• **Exercise objective**: Return the data below as a JSON list of strings, with one string for each line and blank lines omitted.

• **Supplied information**:
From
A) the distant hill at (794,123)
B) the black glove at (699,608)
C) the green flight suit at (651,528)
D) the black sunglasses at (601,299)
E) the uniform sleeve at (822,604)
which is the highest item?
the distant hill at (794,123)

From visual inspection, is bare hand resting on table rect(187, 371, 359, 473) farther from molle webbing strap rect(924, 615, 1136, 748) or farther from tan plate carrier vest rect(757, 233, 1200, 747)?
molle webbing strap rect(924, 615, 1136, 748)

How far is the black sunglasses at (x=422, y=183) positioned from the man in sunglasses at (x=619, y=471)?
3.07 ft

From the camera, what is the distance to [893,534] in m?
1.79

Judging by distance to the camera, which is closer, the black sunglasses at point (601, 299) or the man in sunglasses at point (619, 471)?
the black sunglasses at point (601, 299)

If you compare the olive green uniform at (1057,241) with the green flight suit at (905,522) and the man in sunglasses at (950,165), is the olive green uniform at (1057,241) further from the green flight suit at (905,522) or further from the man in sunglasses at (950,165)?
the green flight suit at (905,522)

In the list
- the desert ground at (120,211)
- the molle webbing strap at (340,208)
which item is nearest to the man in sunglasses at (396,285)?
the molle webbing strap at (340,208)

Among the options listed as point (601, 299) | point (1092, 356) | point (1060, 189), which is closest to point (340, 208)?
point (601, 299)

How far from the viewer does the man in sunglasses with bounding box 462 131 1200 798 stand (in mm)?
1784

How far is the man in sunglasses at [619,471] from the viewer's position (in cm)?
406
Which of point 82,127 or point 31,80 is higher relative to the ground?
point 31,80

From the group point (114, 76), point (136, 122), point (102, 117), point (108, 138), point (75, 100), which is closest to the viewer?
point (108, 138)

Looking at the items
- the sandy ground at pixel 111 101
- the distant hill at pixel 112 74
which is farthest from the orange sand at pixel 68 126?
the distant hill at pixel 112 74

• **Answer for this exercise**:
[
  "From",
  "A) the distant hill at (794,123)",
  "B) the black glove at (699,608)",
  "C) the green flight suit at (651,528)",
  "D) the black sunglasses at (601,299)",
  "E) the uniform sleeve at (822,604)",
  "which is the highest item?",
  "the distant hill at (794,123)",
  "From visual inspection, is bare hand resting on table rect(187, 371, 359, 473) farther from molle webbing strap rect(924, 615, 1136, 748) or farther from tan plate carrier vest rect(757, 233, 1200, 747)?",
  "molle webbing strap rect(924, 615, 1136, 748)",
  "How far is the black sunglasses at (x=422, y=183) positioned from the man in sunglasses at (x=619, y=471)?",
  "3.07 ft",
  "From the camera, what is the distance to [893,534] in m?",
  "1.79",
  "Judging by distance to the camera, which is closer, the black sunglasses at point (601, 299) or the man in sunglasses at point (619, 471)?",
  "the black sunglasses at point (601, 299)",
  "If you compare the olive green uniform at (1057,241) with the green flight suit at (905,522) and the man in sunglasses at (950,165), is the olive green uniform at (1057,241) further from the green flight suit at (905,522) or further from the man in sunglasses at (950,165)?",
  "the green flight suit at (905,522)",
  "In the list",
  "- the desert ground at (120,211)",
  "- the molle webbing strap at (340,208)",
  "which item is nearest to the man in sunglasses at (396,285)?",
  "the molle webbing strap at (340,208)",
  "Among the options listed as point (601, 299) | point (1092, 356) | point (1060, 189), which is closest to point (340, 208)?",
  "point (601, 299)",
  "How far from the viewer does the man in sunglasses with bounding box 462 131 1200 798 stand (in mm)?",
  "1784",
  "How far is the man in sunglasses at [619,471] from the viewer's position (in cm)?",
  "406",
  "Which of point 82,127 or point 31,80 is higher relative to the ground?",
  "point 31,80",
  "From the group point (114, 76), point (136, 122), point (102, 117), point (108, 138), point (75, 100), which is closest to the viewer?",
  "point (108, 138)",
  "Looking at the items",
  "- the sandy ground at pixel 111 101",
  "- the distant hill at pixel 112 74",
  "which is farthest from the orange sand at pixel 68 126?",
  "the distant hill at pixel 112 74"
]